Directions for this task ▸
Retype the listing that follows, word for word.
* Begin *
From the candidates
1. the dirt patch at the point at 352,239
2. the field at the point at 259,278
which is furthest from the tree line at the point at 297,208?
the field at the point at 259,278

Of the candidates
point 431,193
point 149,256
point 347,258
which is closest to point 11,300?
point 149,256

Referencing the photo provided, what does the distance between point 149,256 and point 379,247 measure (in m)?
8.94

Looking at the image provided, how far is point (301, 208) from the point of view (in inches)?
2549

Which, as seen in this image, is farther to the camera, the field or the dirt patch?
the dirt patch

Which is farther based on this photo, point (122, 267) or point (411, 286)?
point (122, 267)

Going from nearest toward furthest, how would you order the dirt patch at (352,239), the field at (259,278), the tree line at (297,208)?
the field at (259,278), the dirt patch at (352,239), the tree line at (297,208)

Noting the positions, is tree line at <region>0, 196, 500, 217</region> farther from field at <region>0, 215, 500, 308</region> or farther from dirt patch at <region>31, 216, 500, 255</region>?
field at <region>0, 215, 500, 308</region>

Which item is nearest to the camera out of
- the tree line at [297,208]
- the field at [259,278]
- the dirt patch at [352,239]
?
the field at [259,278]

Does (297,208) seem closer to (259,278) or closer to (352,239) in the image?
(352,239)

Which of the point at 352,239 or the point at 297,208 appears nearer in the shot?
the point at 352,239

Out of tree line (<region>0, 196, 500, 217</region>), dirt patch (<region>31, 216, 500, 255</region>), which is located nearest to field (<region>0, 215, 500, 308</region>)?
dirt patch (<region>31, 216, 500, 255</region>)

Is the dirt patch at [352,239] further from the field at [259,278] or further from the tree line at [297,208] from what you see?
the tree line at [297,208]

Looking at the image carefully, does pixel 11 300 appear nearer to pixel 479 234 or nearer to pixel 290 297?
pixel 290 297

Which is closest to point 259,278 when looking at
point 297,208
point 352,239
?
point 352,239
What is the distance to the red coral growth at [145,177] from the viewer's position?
* End *
Correct response ▸
From the candidates
1. the dirt patch at the point at 352,239
2. the field at the point at 259,278
which is furthest from the tree line at the point at 297,208?
the field at the point at 259,278

Of the candidates
point 431,193
point 149,256
point 347,258
which is closest to point 11,300?
point 149,256

Referencing the photo provided, what does the distance between point 149,256 and point 379,247 measure (in m)?
8.94

Looking at the image provided, how far is point (301, 208) from the point of view (in inches)?
2549

Which, as seen in this image, is farther to the camera, the field or the dirt patch?
the dirt patch

Which is farther based on this photo, point (122, 267) or point (411, 286)?
point (122, 267)

Going from nearest toward furthest, how would you order the dirt patch at (352,239), the field at (259,278), the tree line at (297,208)?
the field at (259,278), the dirt patch at (352,239), the tree line at (297,208)

Noting the positions, is tree line at <region>0, 196, 500, 217</region> farther from field at <region>0, 215, 500, 308</region> or farther from dirt patch at <region>31, 216, 500, 255</region>?
field at <region>0, 215, 500, 308</region>

Which item is nearest to the camera out of
- the tree line at [297,208]
- the field at [259,278]
- the dirt patch at [352,239]
?
the field at [259,278]

Does (297,208) seem closer to (259,278) or closer to (352,239) in the image?
(352,239)

Which of the point at 352,239 or the point at 297,208 appears nearer in the shot?
the point at 352,239

Out of tree line (<region>0, 196, 500, 217</region>), dirt patch (<region>31, 216, 500, 255</region>), which is located nearest to field (<region>0, 215, 500, 308</region>)?
dirt patch (<region>31, 216, 500, 255</region>)

Is the dirt patch at [352,239] further from the field at [259,278] or further from the tree line at [297,208] from what you see?
the tree line at [297,208]

Looking at the image carefully, does pixel 11 300 appear nearer to pixel 479 234 or nearer to pixel 290 297?
pixel 290 297

Which is closest to point 259,278 when looking at
point 297,208
point 352,239
?
point 352,239
What is the distance to the red coral growth at [145,177] from the viewer's position?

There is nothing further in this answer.